## 学习文本
"""

近期经济观察

Credibility Affects How the Market Reacts

Preliminary: 货币政策 & 财政政策宽松,刺激经济短期,带来短期需求增加。M2 increases results in CPI increases. 但是:

  • 1. 长期随着价格水平增加,output会回到 Y^*.
  • 2. Inflation is nothing but a monetary phenomenon. Too much money chases too few goods and services, and then there would be inflation. 当货币超发,中期, Goods & Services的增加不足以匹配超发的货币时,通胀就产生了。
  • P.S. 中期与否,取决于市场对资金的需求。Unrealistic Case 1:若为长期,人们仍然预期,未来的goods n services足以匹配过多的money,可能也不会带来Price Level的增加(“Technological Growth” Case)。Unrealistic Case 2:也可能短期,甚至超短期,Private Sectors 嫉妒悲观,不相信任何public sector’s credibility,不吸纳任何money,不用任何moeny去买goods & service,哪怕有helicopter drops。那么此时,print money means create inflation directly,印钱会在超短期就带来通胀!

Based on the previous assumption: One factor that affects how the market reacts to QE is the Credibility of the Public Section.

Where the Credibility comes from? It’s from the Stability of a State, People’s expectations about future development, Demographic Structure, Gov’s Leverage Rate and Implicit Leverage rate, and so on. Because the Public sector can do Ponzi, and renew their debts indefinitely.

After Inflation

We assume that the public sector is credible and would not default, and the stability and social structures are still healthy. Then, QE result in too much money chasing too few goods & services, and inflation emerges.

After the inflation, how do people react?

  • 1. Pour money into the Heavy-capitalised assets, such as real estate and ‘equity’ shares. Then Asset Price increases to absorb extra money. The advantage is that goods and services (necessities) might not appreciate a lot. The disadvantage is that asset price increase is still not a healthy phenomenon, and systematic troubles accumulate because the bubble collapses one day. If the Bubble Collapses, the CB must reduce liquidity (money). Let’s move case 2 then.

"""

已收集的数据条目:
"""

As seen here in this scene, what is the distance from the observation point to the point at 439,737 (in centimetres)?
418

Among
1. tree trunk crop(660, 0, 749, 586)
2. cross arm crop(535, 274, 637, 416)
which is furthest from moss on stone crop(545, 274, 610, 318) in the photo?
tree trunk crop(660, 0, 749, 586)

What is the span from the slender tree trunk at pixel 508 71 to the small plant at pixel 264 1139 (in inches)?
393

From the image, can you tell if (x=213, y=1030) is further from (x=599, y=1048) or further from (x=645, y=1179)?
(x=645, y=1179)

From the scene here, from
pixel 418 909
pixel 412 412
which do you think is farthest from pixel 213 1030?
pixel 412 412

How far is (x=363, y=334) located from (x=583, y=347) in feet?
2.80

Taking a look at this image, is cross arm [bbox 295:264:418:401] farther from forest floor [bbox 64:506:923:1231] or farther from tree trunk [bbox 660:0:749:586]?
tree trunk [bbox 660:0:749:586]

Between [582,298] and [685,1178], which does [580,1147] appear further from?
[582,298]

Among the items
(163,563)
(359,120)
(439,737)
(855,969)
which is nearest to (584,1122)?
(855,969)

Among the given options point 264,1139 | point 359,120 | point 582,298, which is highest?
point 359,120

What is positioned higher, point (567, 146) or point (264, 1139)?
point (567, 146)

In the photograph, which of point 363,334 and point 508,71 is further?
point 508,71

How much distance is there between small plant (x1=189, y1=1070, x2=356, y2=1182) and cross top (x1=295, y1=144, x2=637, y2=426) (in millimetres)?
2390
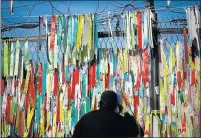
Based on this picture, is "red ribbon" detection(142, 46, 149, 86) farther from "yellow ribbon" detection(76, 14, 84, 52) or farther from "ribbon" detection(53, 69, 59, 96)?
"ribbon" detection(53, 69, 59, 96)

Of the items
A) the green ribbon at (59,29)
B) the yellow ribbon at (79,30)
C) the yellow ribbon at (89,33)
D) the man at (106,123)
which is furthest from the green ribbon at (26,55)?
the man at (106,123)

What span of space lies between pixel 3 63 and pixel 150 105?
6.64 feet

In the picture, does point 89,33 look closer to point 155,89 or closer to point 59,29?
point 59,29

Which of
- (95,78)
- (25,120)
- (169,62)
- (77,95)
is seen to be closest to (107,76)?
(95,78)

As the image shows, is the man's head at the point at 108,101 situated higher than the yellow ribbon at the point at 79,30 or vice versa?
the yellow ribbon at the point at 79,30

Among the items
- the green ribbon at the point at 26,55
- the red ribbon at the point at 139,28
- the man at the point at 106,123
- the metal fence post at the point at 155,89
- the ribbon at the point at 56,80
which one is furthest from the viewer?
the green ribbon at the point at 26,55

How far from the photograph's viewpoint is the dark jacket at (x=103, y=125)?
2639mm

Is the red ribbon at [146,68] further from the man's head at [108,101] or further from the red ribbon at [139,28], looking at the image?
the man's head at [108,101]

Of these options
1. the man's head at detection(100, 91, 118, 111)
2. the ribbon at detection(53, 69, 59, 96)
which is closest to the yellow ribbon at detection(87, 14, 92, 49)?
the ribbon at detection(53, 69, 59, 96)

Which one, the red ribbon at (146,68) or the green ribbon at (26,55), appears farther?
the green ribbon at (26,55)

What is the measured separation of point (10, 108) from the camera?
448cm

"""
"""

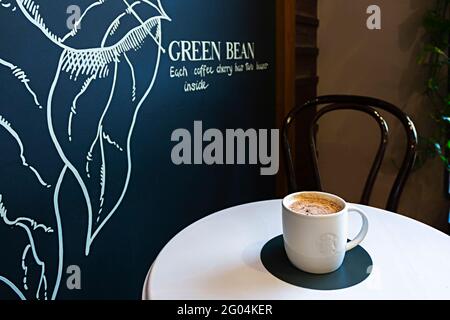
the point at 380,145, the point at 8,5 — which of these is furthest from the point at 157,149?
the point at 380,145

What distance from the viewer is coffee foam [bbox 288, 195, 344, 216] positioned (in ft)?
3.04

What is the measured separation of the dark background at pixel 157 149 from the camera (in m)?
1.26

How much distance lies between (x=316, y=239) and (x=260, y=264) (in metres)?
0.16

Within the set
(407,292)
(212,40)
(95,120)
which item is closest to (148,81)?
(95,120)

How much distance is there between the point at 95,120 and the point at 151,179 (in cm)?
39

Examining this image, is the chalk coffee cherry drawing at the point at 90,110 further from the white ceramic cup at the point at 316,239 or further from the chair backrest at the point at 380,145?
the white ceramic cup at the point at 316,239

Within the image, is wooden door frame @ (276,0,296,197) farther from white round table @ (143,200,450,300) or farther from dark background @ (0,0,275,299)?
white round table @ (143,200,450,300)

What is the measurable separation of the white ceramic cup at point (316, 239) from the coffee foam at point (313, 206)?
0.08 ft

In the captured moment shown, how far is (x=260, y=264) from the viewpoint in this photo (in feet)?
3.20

"""

## 任务要求
根据学习文本，列出文中所写的公共部门信誉（Credibility）的全部来源。 这些数据行与本任务无关。

## 本题结果
- the Stability of a State
- People’s expectations about future development
- Demographic Structure
- Gov’s Leverage Rate
- Implicit Leverage rate